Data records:
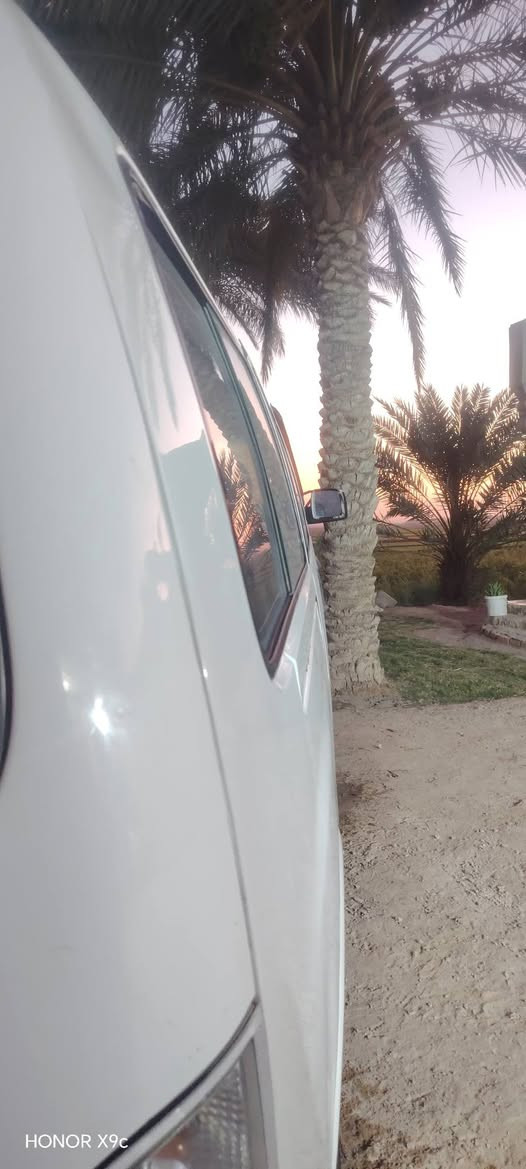 سلام عليكم عندي بريجو منغولي مفتوح ٢٠٠٦  سياره كفاله عامه من صبغ شواصي شركه مكينه كير كسن كفاله حداديه نضيفه غرفه جديده سياره بسمي مكان نجف عباسية رقم موبايل ***********

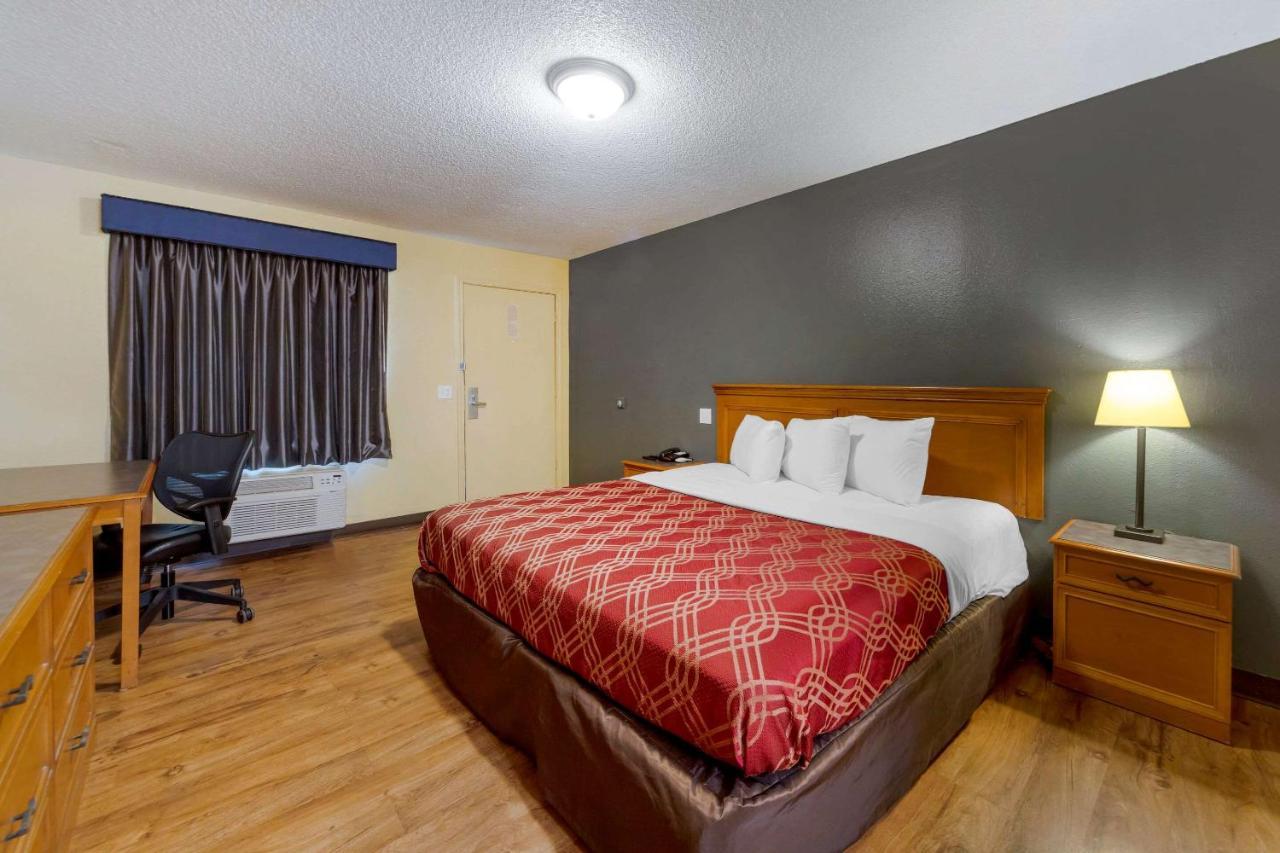 Econo Lodge Pryor Creek Exteriör bild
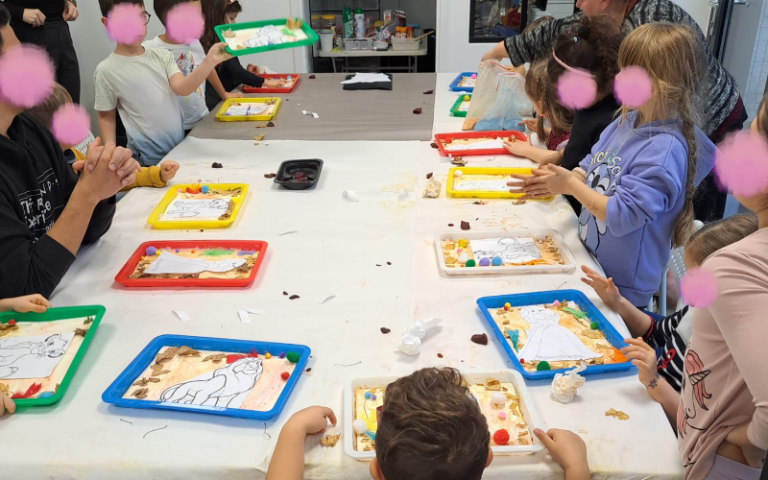 Lire la suite à propos de l’article Atelier Jeux Musicaux et Peinture Végétale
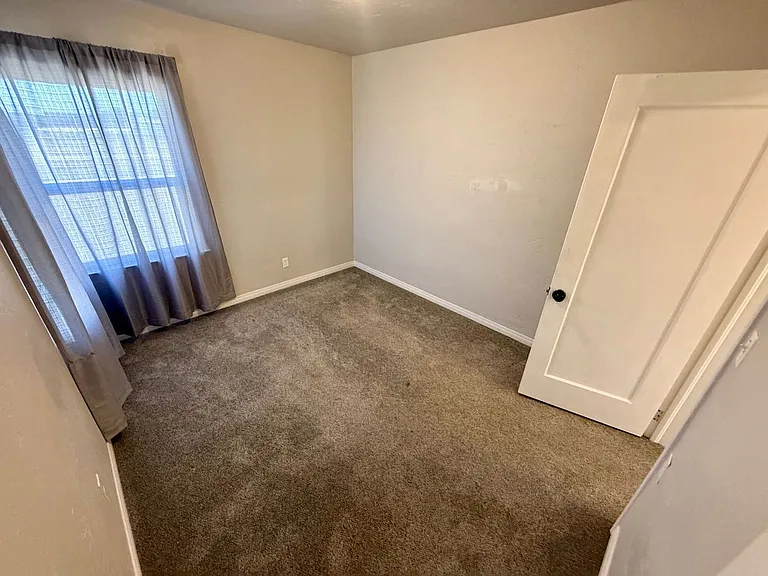 2374 Appleside Blvd — Photo 17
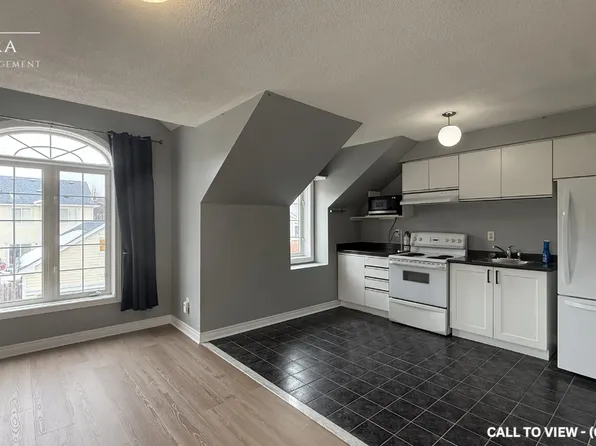 255 Country Glen Rd #3, Markham, ON L6B 1C3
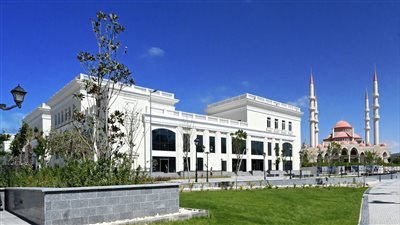 وزير الإسكان يتجول بمدينة العلمين الجديدة لمتابعة تقدم الأعمال بمختلف المشروعات الجارى تنفيذها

Work required: Reproduce every one of the rows above verbatim, leaving the pictures out of your answer.

Response to the exercise:
 سلام عليكم عندي بريجو منغولي مفتوح ٢٠٠٦  سياره كفاله عامه من صبغ شواصي شركه مكينه كير كسن كفاله حداديه نضيفه غرفه جديده سياره بسمي مكان نجف عباسية رقم موبايل ***********

 Econo Lodge Pryor Creek Exteriör bild
 Lire la suite à propos de l’article Atelier Jeux Musicaux et Peinture Végétale
 2374 Appleside Blvd — Photo 17
 255 Country Glen Rd #3, Markham, ON L6B 1C3
 وزير الإسكان يتجول بمدينة العلمين الجديدة لمتابعة تقدم الأعمال بمختلف المشروعات الجارى تنفيذها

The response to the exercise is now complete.